##### Supplied information #####

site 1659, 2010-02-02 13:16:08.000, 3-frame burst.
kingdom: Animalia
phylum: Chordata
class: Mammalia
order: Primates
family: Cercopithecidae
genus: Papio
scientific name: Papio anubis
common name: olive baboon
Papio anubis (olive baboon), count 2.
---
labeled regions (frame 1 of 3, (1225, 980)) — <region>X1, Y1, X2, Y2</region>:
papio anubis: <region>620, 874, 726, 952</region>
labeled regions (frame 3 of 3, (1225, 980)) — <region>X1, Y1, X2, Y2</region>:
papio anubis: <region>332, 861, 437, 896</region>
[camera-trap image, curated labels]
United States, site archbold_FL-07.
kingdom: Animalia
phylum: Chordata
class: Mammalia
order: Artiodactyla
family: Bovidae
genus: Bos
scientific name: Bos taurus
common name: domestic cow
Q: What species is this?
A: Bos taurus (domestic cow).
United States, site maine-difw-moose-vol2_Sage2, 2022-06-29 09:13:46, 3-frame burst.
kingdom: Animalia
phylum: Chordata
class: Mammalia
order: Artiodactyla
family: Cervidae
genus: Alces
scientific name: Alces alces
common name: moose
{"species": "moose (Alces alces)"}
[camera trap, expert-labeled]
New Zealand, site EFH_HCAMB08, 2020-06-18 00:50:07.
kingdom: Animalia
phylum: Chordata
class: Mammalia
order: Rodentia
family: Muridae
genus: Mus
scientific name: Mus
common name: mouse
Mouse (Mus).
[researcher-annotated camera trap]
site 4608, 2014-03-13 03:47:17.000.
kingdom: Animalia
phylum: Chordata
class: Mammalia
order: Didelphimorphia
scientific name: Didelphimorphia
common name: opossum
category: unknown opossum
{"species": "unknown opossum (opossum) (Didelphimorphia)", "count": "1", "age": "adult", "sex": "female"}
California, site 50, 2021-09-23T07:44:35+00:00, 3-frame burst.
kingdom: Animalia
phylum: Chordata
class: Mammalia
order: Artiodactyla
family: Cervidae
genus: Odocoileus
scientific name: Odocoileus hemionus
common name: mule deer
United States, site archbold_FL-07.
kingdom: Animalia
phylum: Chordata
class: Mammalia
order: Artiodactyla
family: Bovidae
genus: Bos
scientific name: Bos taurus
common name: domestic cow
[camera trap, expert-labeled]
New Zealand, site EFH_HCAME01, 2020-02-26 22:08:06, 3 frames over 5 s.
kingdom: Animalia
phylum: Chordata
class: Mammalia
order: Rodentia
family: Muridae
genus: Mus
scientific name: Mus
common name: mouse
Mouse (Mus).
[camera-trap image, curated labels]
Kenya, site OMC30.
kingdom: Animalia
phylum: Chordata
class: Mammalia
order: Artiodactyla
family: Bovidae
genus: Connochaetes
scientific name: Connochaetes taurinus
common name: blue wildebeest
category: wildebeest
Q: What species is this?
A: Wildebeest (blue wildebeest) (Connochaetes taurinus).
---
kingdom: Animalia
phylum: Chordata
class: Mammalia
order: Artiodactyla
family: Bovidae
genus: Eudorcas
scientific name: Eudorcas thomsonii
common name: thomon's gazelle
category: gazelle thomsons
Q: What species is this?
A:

#####

The material above should be retyped in full, exactly as given.

site 1659, 2010-02-02 13:16:08.000, 3-frame burst.
kingdom: Animalia
phylum: Chordata
class: Mammalia
order: Primates
family: Cercopithecidae
genus: Papio
scientific name: Papio anubis
common name: olive baboon
Papio anubis (olive baboon), count 2.
---
labeled regions (frame 1 of 3, (1225, 980)) — <region>X1, Y1, X2, Y2</region>:
papio anubis: <region>620, 874, 726, 952</region>
labeled regions (frame 3 of 3, (1225, 980)) — <region>X1, Y1, X2, Y2</region>:
papio anubis: <region>332, 861, 437, 896</region>
[camera-trap image, curated labels]
United States, site archbold_FL-07.
kingdom: Animalia
phylum: Chordata
class: Mammalia
order: Artiodactyla
family: Bovidae
genus: Bos
scientific name: Bos taurus
common name: domestic cow
Q: What species is this?
A: Bos taurus (domestic cow).
United States, site maine-difw-moose-vol2_Sage2, 2022-06-29 09:13:46, 3-frame burst.
kingdom: Animalia
phylum: Chordata
class: Mammalia
order: Artiodactyla
family: Cervidae
genus: Alces
scientific name: Alces alces
common name: moose
{"species": "moose (Alces alces)"}
[camera trap, expert-labeled]
New Zealand, site EFH_HCAMB08, 2020-06-18 00:50:07.
kingdom: Animalia
phylum: Chordata
class: Mammalia
order: Rodentia
family: Muridae
genus: Mus
scientific name: Mus
common name: mouse
Mouse (Mus).
[researcher-annotated camera trap]
site 4608, 2014-03-13 03:47:17.000.
kingdom: Animalia
phylum: Chordata
class: Mammalia
order: Didelphimorphia
scientific name: Didelphimorphia
common name: opossum
category: unknown opossum
{"species": "unknown opossum (opossum) (Didelphimorphia)", "count": "1", "age": "adult", "sex": "female"}
California, site 50, 2021-09-23T07:44:35+00:00, 3-frame burst.
kingdom: Animalia
phylum: Chordata
class: Mammalia
order: Artiodactyla
family: Cervidae
genus: Odocoileus
scientific name: Odocoileus hemionus
common name: mule deer
United States, site archbold_FL-07.
kingdom: Animalia
phylum: Chordata
class: Mammalia
order: Artiodactyla
family: Bovidae
genus: Bos
scientific name: Bos taurus
common name: domestic cow
[camera trap, expert-labeled]
New Zealand, site EFH_HCAME01, 2020-02-26 22:08:06, 3 frames over 5 s.
kingdom: Animalia
phylum: Chordata
class: Mammalia
order: Rodentia
family: Muridae
genus: Mus
scientific name: Mus
common name: mouse
Mouse (Mus).
[camera-trap image, curated labels]
Kenya, site OMC30.
kingdom: Animalia
phylum: Chordata
class: Mammalia
order: Artiodactyla
family: Bovidae
genus: Connochaetes
scientific name: Connochaetes taurinus
common name: blue wildebeest
category: wildebeest
Q: What species is this?
A: Wildebeest (blue wildebeest) (Connochaetes taurinus).
---
kingdom: Animalia
phylum: Chordata
class: Mammalia
order: Artiodactyla
family: Bovidae
genus: Eudorcas
scientific name: Eudorcas thomsonii
common name: thomon's gazelle
category: gazelle thomsons
Q: What species is this?
A:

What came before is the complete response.